Extrait fourni.
◆ ◆ ◆ ◆
Noëlogramme pour Benoît Melançon

Souriant, d’une humeur sans faille, toujours accueillant, l’oreille tendue : le Père Noël a toutes les caractéristiques du destinataire idéal. Mieux encore : en cas de défaillance – s’il lui arrive, par extraordinaire, de ne pas répondre lui-même à son courrier -, il est relayé par une équipe, petite mais dévouée, de lutins postaux. Non content de se servir des moyens traditionnels de communiquer, il s’est converti au courriel, même si l’on dit fréquemment que ses interlocuteurs continuent dans une large mesure à préférer le papier. Quoiqu’il en soit, le Père Noël assure.

J.R.R. Tolkien, le géniteur des hobbits, s’était avisé de l’universalité de cette correspondance de décembre : entre 1920 et 1943, il écrivit de pareilles lettres à ses enfants, depuis réunies en Lettres du Père Noël (C. Bourgois, 1977). Plus commercialement, des «noëlogrammes» font l’article dans les journaux de Montréal au début du XXe siècle. De ces lettres du Père Noël, on passe sans peine à celles au Père Noël. Patrick Bruel en chanté une (« Lettre au Père Noël »), de même que Fred Astaire (« Santa Claus is Coming to Town »). Laurent Boyer et Régine Torrent en ont édité un recueil en 1989 (Éditions no.1), et Nathaële Vogel a illustré les huit lettres écrites par le personnage de Nicolas de Hirsching en 2004 (Rageot). Cher Père Noël est un titre prisé : on en trouve quatre occurrences dans le catalogue de la Bibliothèque nationale de France, trois dans celui de la Bibliothèque nationale du Québec, deux dans celui de la Bibliothèque nationale du Canada, un dans celui de la Bibliothèque de la Ville de Montréal…

Benoît Melançon, Écrire au pape et au Père Noël. Cabinet de curiosités épistolaires. Del Busso / Numeriklivres

Cher M. Melançon,

Je me suis délecté à la lecture de votre ouvrage comme un enfant qui découvre les surprises et les friandises cachées dans son bas le jour de Noël. Il faut vous remercier d’avoir constitué et partagé cette collection de lettres curieuses qui traversent le temps, les genres, la grandeur et la folie humaines, avec quelques animaux empaillés (comme le pigeon voyageur), des squelettes et beaucoup de pierres précieuses.
◆ ◆ ◆ ◆
Données fournies.
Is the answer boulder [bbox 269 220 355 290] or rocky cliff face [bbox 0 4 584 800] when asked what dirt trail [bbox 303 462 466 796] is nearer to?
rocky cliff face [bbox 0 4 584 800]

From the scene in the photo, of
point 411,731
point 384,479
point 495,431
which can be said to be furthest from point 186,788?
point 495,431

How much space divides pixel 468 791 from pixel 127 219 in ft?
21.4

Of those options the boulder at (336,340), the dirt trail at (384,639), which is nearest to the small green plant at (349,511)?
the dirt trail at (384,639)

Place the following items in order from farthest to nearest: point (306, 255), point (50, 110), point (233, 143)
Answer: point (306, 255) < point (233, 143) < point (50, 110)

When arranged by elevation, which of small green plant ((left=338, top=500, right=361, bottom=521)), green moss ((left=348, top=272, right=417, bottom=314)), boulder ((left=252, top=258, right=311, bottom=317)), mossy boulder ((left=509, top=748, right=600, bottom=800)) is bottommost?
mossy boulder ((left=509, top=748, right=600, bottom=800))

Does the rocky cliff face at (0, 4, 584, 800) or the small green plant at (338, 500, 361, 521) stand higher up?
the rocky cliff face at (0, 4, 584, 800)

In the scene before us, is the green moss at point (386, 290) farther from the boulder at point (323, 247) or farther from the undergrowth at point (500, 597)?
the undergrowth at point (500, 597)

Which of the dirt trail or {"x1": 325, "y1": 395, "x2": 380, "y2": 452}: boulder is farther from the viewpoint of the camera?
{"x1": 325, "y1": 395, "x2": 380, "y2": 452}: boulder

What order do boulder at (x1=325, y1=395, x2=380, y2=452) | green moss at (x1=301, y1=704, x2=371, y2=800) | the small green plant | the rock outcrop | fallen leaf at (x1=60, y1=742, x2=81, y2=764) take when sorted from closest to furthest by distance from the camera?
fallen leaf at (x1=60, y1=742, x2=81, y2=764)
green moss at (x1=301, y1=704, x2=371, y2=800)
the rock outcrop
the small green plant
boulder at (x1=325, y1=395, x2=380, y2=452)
◆ ◆ ◆ ◆
Consigne de l'exercice. Modifiez, s'il vous plaît, le passage de l'extrait fourni compris entre "Je me suis délecté" et "de pierres précieuses.", inclus, en remplaçant "friandises" par "confiseries".

Corrigé de l'exercice.
Je me suis délecté à la lecture de votre ouvrage comme un enfant qui découvre les surprises et les confiseries cachées dans son bas le jour de Noël. Il faut vous remercier d’avoir constitué et partagé cette collection de lettres curieuses qui traversent le temps, les genres, la grandeur et la folie humaines, avec quelques animaux empaillés (comme le pigeon voyageur), des squelettes et beaucoup de pierres précieuses.